INSURANCE POLICY DOESN’T ALWAYS COVER AGAINST LAWSUIT
Sometimes when a lawsuit is filed against you, your insurance company will provide you with an attorney to represent you but indicate that this is an “excess claim” and that it is defending you under a “reservation of rights”. An excess claim is one in which the amount sought exceeds the policy limits. In such a situation, you are responsible for any amount awarded in excess of your policy limits.
A reservation of rights means that your insurance carrier is reserving its right to deny coverage and to withdraw its defense in the matter. This may be because it believes you are insured for one of the claims against you but not for others.
For example, if you sell and install a built-in oven that later explodes and injures someone, you may be sued for negligent installation and a breach of warranty. Your insurance carrier may believe you have coverage for the negligence claim but not for the warranty claim and thus will defend under a reservation of rights. If you win on the negligence claim and lose on the warranty claim, your insurance company may deny coverage.
If a claim for punitive damages is included in the lawsuit, your insurance company will usually indicate it is not responsible for that portion of the claim.
Another reason your insurance company may reserve its rights to deny coverage is if it thinks you may have provided false or misleading information on your application for insurance, such as failing to inform them that you install the ovens you sell.
Sometimes it is unclear whether your policy covers the type of claim being made against you. Your insurance carrier may choose to defend you because if it fails to do so and you lose, it would be responsible for the judgment if a court subsequently rules that the policy did provide coverage in this area.
When your insurance company indicates that you have less than full coverage and/or it is defending under a reservation of rights, your interests may be diametrically opposed to your insurance company’s. While both of you hope that you win the case outright, your insurance company wants the matter to be settled or resolved outside of your coverage. You, of course, want it to be settled or resolved within your coverage.
While the attorney provided by your insurance company represents you on the claims against you, he or she cannot get involved in the coverage issues raised by your insurance carrier.
It is wise to consult your own attorney at the outset to represent you on the coverage issues. Your attorney can negotiate with your insurance carrier to settle the claim within your policy limits so that you do not run the risk of being liable for any award in excess of your policy limits. If you insurance company acts in bad faith and fails to settle the matter within your policy limits, it may become responsible for the excess amount, as well.

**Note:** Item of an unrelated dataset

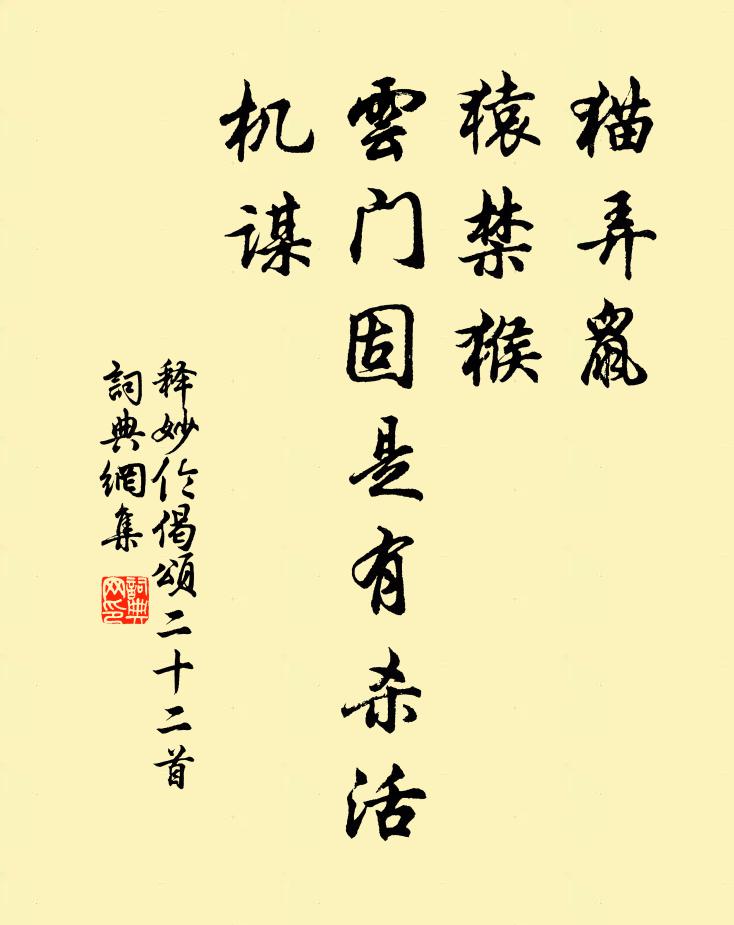 释妙伦猫弄鼠，猿禁猴，云门固是有杀活机谋书法作品欣赏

Your own attorney may also suggest that you reject the reservation of rights and force your insurance company to either defend without any limitations or to deny coverage.
If the insurer denies coverage and refrains from providing you with an attorney, it runs the risk of being responsible for the judgment if another court ultimately rules that your policy covered you against the claim. If either you or your carrier do not like this element of risk a separate suit on the policy (a declaratory judgment action) may be immediately filed by either of you seeking a judicial determination as to whether there is coverage and if so, where the coverage lies.
When you receive a letter from your insurance company indicating that the claim is in excess of your coverage or that it is defending under a reservation of rights, you should contact your own attorney immediately so that crucial strategic decisions can be made early on. If you wait until the case against you is ultimately resolved, it may be too late.